2.4 Risk of Bias Assessment
Two author (X.-C. D. and G.-M. T.) independently assessed risk of bias using the Newcastle Ottawa Scale (NOS) for Quality Assessment for cohort and case-control studies.[11] NOS rates case-control studies on case definition, representativeness of cases, selection and definition of controls, comparability of controls, Ascertainment of exposure, same method for ascertainment of cases and controls and non-response rate. NOS rates cohort studies on representativeness of the exposed cohort, representativeness of the non-exposed cohort, ascertainment of exposure, outcome of interest was not present at the beginning of study, comparability of cohorts because of the design or analysis, assessment of outcome, follow-up long enough for outcomes to occur and adequacy of follow up of cohorts. Studies were considered as low quality (below 5 stars), moderate quality (5-7 stars’) and high quality (above 7 stars’).
2.5 Accessing Quality of Evidence
The quality of evidence classified as very low, low, moderate, or high for primary outcome according to Grading of Recommendations Assessment, Development, and Evaluation (GRADE) [12] methodology for risk of bias, inconsistency, indirectness, imprecision, and publication bias was independently evaluated by two authors (X.-C. D. and Y.-Y. P.). The GRADE Profiler (Windows-only tool GRADEpro) was used to construct summary tables.
2.6 Statistical Analysis
Random effects model with inverse variance method was used to pool studies’ adjusted RR, HR and OR and we supposed resemblance between OR and other relative measures such as RR or HR because aortic diseases were rare events.[13] So, using OR, RR or HR based on propensity score matching or adjusting whenever available or from adjusted multivariate analysis when propensity score matching was not obtainable. We calculated ORs with 95% confidence intervals (CIs) for overall effect estimate. Heterogeneity across studies was quantified using the I2 statistic; I2 >50% was considered as considerable heterogeneity.[14] P < .05 was considered statistically meaning for total included analyses, except where otherwise specified. All statistical analyses were conduct in STATA (Stata Version 14.0; Stata Corporation, College Station, TX, USA).

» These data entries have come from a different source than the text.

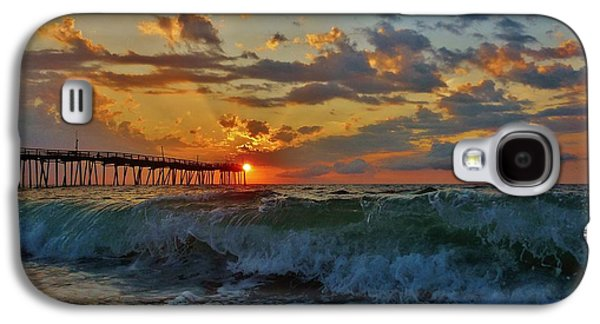 Wooden Fish Galaxy S4 Cases - Mother Natures Awakening  3 7/26 Galaxy S4 Case by Mark Lemmon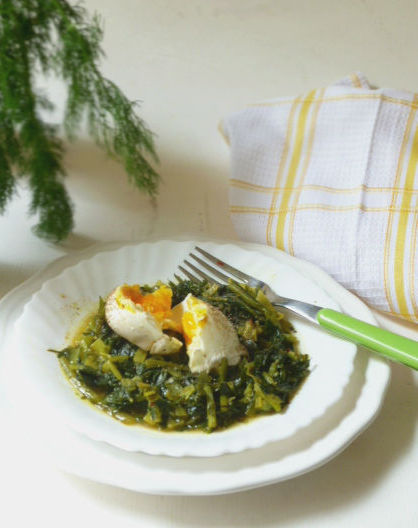 erbe spontanee stufate: ricetta corfiata
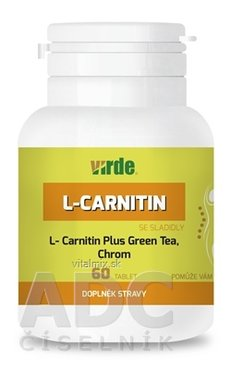 Virde L-CARNITIN Plus Green Tea, Chrom tbl 1x60 ks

We conducted the number needed to treat to harm (NNTH) [15] and its 95% CI to estimate an absolute measure of effect because the OR represented a relative measure of effect. The NNTH means the number of patients needed to be treated with fluoroquinolones for one additional patient to have an adverse event. We used the pooled ORs to calculate the NNTH using the Rx software to convert the ORs to the NNTH.[16] The baseline risk was acquired from the no antibiotic group or exposure to other antibiotics in the population-based studies.